> [What is needed]: Given the listing that follows, report all lines in which the string "assets" occurs.

Segment Open

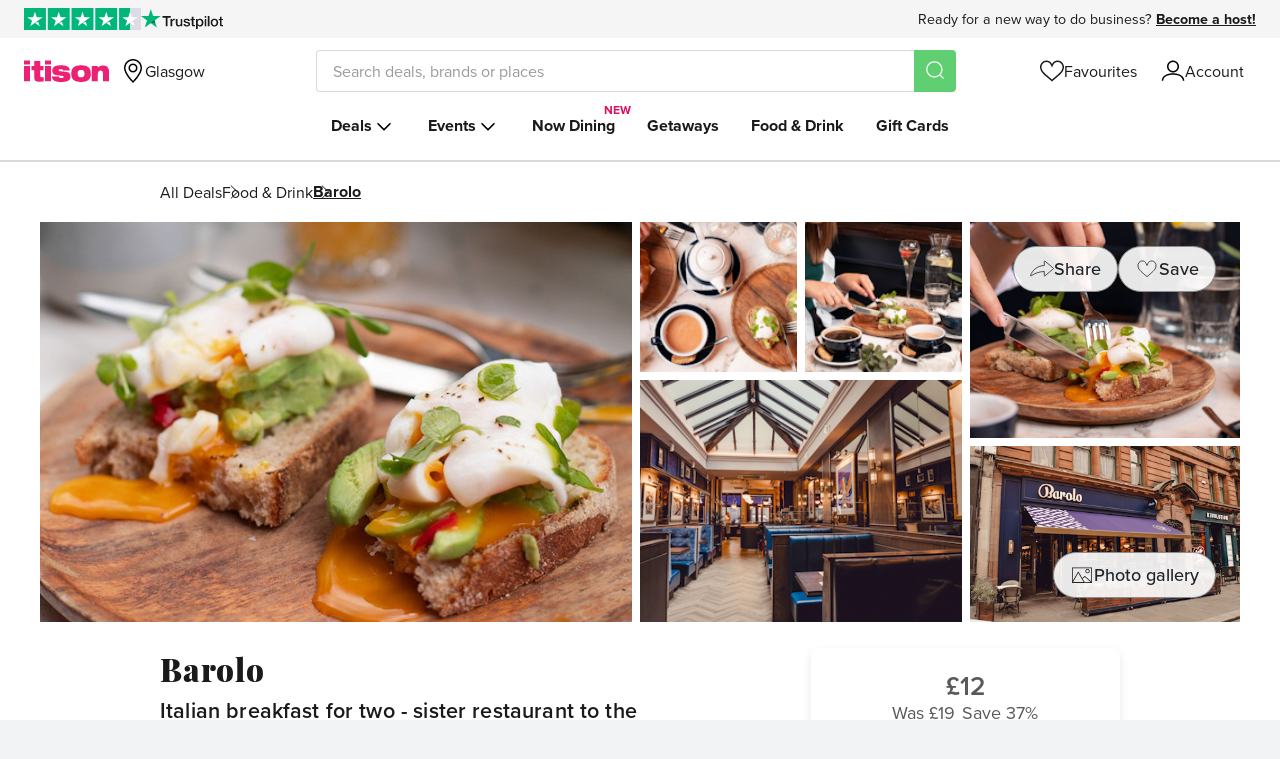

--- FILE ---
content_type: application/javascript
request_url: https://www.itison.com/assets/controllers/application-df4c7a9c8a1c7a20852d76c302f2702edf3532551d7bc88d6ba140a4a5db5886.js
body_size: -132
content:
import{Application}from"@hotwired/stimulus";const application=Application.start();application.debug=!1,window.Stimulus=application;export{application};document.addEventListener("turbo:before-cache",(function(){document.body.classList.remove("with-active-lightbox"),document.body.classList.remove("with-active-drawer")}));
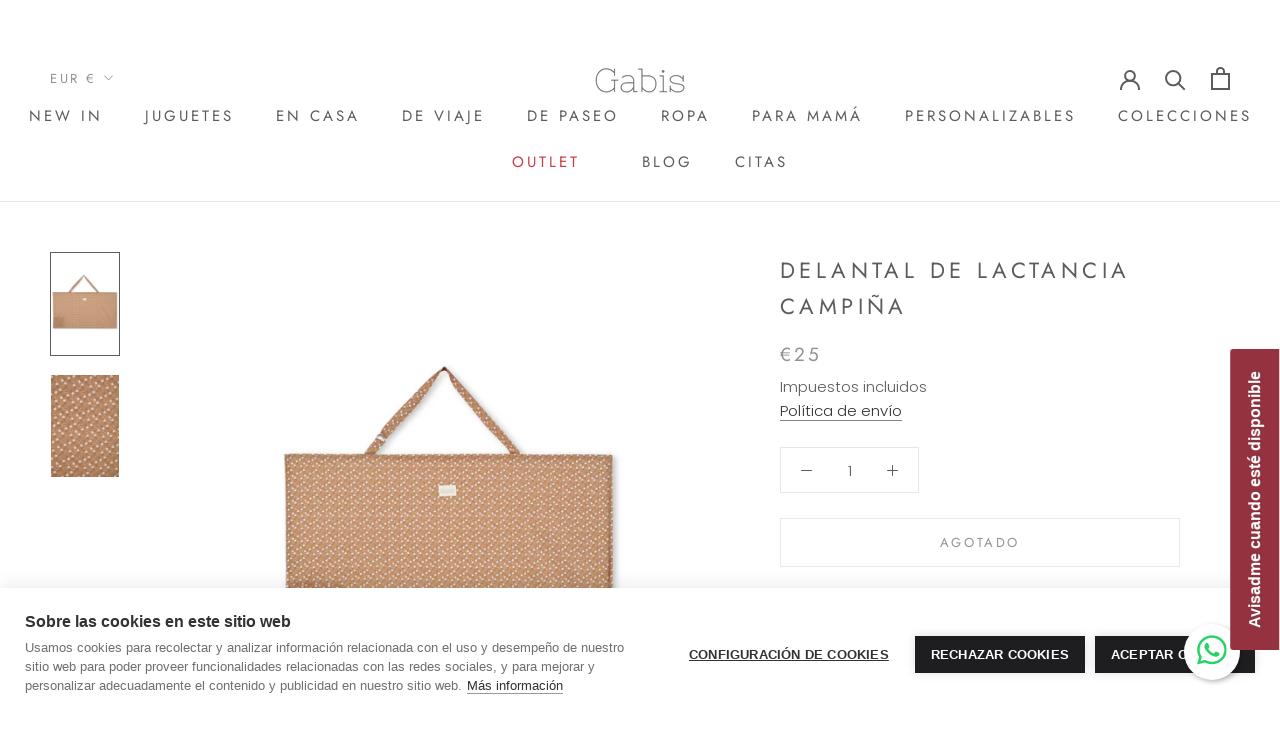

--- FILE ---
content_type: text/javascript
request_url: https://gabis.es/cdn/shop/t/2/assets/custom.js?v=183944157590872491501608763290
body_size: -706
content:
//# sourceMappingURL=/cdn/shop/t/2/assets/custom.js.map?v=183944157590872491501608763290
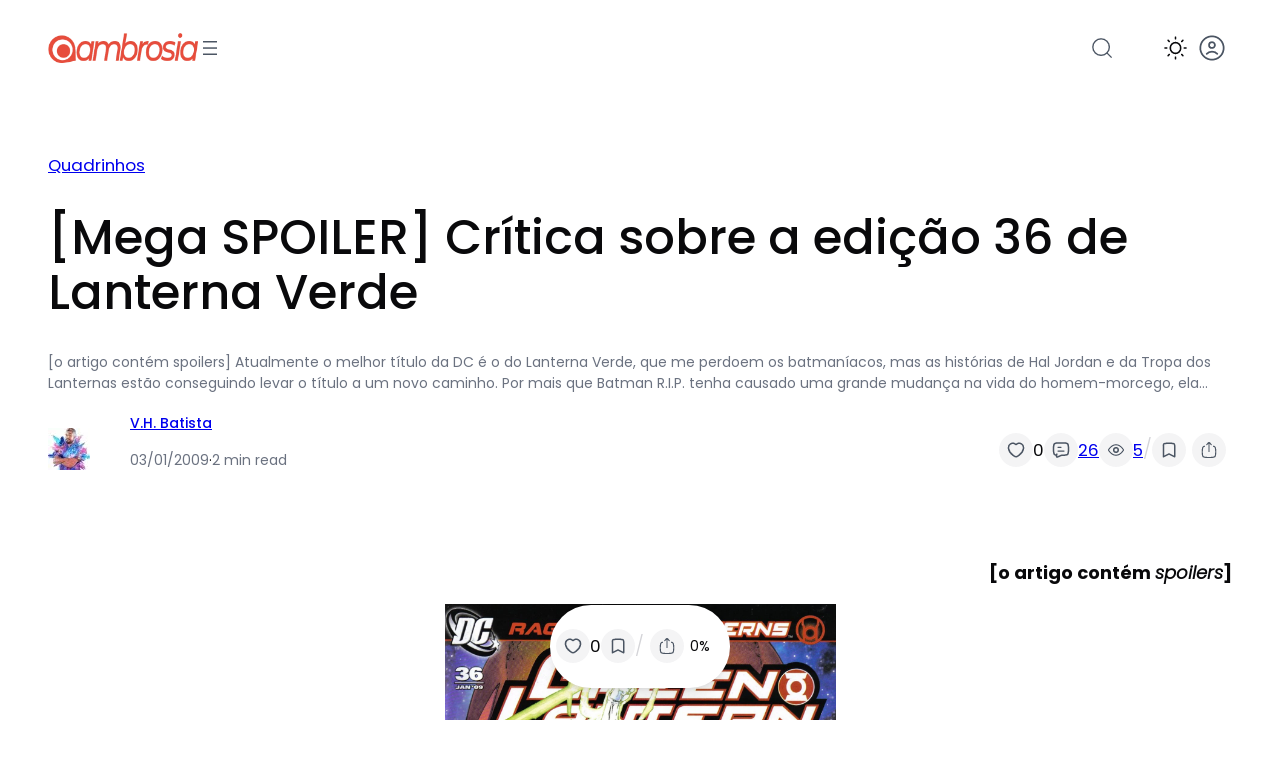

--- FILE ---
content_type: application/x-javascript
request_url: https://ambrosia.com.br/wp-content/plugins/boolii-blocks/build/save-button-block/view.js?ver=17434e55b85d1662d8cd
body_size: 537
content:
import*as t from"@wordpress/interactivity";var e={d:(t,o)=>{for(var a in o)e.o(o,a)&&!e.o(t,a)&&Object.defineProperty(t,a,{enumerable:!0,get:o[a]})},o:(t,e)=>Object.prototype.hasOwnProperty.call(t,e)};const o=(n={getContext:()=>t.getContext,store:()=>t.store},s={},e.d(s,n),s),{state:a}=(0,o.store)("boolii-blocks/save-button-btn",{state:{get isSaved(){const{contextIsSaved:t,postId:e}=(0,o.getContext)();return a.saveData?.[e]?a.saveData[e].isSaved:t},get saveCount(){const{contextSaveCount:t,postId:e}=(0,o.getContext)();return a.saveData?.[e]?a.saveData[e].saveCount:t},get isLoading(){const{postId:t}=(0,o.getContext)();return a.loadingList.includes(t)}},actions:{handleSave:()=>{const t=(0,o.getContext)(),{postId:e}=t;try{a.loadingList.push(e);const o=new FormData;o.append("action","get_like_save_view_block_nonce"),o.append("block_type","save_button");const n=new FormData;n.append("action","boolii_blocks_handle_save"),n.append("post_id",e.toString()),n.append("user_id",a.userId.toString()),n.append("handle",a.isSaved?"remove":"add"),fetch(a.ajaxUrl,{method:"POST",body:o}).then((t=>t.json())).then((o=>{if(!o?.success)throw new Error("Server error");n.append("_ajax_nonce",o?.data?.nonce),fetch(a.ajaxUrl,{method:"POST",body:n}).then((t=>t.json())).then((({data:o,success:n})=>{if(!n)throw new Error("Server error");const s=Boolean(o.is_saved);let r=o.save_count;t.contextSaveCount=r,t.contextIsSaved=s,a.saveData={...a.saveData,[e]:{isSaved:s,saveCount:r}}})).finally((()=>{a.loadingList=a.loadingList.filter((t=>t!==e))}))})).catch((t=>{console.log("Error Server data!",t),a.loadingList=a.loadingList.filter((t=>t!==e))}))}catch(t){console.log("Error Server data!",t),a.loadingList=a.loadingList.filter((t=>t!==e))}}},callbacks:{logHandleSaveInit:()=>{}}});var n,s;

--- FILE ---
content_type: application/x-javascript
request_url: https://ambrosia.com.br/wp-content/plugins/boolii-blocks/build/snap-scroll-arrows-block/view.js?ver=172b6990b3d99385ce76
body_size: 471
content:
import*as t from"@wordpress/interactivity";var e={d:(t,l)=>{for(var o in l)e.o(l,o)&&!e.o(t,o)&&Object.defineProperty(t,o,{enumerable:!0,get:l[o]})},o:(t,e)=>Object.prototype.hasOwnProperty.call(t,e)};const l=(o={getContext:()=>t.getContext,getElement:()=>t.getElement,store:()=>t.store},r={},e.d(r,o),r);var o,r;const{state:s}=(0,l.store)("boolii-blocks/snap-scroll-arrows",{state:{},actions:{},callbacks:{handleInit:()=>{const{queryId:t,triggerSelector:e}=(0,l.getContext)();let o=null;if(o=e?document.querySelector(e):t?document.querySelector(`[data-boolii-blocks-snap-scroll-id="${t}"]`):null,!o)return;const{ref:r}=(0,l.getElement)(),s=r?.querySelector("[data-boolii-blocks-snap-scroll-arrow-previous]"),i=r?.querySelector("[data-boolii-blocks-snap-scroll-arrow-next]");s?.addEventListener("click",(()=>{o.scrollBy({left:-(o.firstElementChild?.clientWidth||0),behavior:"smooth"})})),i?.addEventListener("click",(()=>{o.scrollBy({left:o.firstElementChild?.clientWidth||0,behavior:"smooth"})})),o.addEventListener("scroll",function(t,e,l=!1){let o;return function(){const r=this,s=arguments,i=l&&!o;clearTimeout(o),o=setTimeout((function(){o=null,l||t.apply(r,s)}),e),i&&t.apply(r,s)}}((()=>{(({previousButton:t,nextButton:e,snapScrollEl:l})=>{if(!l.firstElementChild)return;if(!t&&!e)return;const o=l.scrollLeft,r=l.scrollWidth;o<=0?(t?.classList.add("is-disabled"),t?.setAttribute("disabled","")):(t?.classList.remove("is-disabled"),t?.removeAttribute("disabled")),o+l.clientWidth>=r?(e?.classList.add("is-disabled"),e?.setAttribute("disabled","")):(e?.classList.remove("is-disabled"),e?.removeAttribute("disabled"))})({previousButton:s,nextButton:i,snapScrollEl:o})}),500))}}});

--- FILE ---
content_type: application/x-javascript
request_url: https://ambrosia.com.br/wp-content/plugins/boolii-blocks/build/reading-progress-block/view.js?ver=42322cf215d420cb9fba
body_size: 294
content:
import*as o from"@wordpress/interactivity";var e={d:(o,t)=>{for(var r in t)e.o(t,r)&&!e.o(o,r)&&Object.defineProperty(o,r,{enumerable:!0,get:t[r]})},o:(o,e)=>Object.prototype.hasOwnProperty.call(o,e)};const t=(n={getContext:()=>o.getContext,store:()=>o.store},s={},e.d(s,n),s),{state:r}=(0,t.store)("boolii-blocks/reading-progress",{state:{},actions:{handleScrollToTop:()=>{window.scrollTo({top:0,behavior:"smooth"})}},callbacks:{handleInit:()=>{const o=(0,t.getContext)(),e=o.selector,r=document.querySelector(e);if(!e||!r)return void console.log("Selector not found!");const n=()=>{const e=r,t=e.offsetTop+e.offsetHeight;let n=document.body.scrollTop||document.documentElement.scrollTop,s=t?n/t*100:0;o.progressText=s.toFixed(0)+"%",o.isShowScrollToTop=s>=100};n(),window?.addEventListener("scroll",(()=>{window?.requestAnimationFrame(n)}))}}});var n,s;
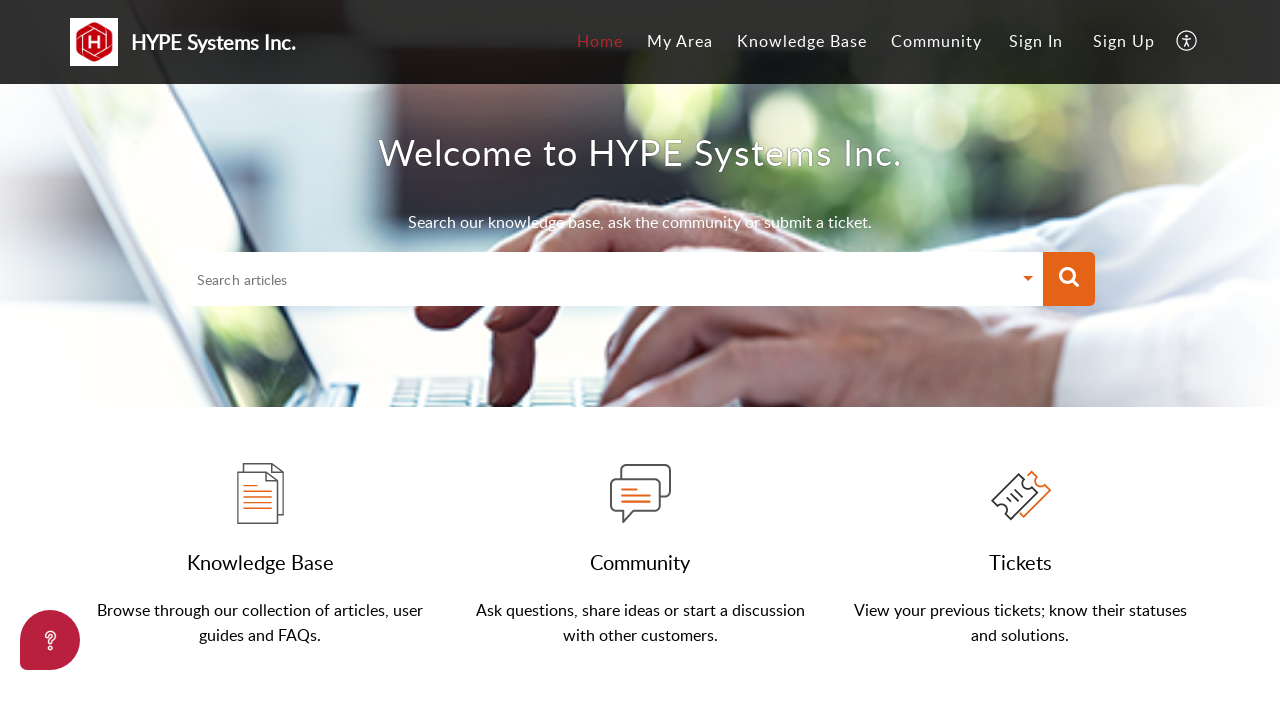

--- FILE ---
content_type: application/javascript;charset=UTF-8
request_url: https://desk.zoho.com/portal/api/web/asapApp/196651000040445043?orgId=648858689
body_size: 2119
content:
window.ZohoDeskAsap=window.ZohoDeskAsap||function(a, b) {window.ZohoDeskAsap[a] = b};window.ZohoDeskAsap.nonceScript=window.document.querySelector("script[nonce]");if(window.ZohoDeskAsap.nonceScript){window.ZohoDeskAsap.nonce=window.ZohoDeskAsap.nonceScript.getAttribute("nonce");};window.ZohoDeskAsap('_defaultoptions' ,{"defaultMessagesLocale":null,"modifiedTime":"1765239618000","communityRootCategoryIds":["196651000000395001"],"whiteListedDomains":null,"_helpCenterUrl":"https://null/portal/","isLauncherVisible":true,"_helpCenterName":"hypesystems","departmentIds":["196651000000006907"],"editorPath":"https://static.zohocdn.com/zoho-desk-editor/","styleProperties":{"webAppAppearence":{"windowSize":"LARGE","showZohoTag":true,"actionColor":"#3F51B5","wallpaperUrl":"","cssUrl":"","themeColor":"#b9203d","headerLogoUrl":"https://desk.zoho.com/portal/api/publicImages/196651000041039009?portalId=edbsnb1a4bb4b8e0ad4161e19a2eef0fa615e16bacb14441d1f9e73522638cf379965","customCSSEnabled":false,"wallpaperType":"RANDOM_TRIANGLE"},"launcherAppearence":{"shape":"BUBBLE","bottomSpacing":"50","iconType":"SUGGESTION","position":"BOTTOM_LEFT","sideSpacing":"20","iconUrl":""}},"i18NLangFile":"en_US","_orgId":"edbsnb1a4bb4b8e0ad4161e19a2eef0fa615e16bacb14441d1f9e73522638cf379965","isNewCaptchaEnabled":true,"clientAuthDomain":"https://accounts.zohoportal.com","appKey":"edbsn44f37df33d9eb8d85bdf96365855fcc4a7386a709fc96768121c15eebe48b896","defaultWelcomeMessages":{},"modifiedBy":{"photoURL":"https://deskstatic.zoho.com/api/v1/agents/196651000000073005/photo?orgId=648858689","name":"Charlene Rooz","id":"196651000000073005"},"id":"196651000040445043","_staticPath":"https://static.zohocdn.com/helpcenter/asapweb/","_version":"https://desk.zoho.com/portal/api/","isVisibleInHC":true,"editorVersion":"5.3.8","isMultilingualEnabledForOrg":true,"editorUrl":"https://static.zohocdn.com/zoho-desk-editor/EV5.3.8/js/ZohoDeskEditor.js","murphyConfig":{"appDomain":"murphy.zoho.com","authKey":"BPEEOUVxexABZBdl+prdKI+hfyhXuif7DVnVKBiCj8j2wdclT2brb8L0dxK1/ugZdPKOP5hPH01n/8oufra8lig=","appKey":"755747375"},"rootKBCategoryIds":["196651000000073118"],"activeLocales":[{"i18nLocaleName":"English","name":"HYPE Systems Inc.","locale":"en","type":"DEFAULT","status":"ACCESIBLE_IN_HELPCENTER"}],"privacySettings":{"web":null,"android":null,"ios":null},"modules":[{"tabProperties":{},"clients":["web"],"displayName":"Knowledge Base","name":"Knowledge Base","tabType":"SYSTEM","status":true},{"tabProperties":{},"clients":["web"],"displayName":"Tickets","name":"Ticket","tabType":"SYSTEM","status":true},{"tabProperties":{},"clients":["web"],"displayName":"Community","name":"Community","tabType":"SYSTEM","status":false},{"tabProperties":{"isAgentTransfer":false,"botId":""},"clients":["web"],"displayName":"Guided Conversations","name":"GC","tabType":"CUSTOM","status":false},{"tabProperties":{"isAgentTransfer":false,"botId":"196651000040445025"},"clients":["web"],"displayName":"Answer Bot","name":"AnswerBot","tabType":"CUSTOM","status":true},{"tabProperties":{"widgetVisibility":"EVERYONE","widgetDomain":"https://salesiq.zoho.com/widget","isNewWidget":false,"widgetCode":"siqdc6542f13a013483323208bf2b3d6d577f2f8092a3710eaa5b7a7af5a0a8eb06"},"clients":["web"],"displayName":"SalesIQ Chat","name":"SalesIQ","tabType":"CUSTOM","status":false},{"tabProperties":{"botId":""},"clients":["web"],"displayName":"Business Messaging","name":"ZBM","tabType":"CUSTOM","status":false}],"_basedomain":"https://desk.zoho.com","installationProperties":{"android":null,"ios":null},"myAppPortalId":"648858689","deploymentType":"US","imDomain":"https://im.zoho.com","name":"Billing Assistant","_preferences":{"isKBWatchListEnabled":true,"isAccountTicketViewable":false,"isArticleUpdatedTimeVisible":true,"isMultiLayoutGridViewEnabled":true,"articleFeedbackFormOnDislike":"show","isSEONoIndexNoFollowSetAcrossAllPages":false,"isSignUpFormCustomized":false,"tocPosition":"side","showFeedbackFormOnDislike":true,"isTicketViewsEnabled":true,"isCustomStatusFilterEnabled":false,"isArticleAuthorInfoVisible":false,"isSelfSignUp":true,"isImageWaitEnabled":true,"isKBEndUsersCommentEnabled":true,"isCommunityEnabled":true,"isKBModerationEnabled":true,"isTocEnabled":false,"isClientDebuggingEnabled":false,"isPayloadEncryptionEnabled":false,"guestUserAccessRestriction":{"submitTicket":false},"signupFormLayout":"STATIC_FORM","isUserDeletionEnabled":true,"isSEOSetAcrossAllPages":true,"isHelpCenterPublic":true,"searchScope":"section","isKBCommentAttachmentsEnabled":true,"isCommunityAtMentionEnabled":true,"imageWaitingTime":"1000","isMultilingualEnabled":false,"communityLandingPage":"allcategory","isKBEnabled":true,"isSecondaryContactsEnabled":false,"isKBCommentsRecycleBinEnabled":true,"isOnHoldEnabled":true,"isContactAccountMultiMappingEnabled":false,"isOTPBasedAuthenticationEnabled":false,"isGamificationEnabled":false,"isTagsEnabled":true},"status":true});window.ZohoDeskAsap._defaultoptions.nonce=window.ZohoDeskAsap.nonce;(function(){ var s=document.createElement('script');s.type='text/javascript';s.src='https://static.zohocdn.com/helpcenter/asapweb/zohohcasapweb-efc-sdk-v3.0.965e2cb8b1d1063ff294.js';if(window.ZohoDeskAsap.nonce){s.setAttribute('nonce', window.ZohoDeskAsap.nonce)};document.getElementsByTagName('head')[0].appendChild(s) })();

Segment Closed

> [Solution to this exercise]:
request_url: https://www.itison.com/assets/controllers/application-df4c7a9c8a1c7a20852d76c302f2702edf3532551d7bc88d6ba140a4a5db5886.js
request_url: https://gabis.es/cdn/shop/t/2/assets/custom.js?v=183944157590872491501608763290
//# sourceMappingURL=/cdn/shop/t/2/assets/custom.js.map?v=183944157590872491501608763290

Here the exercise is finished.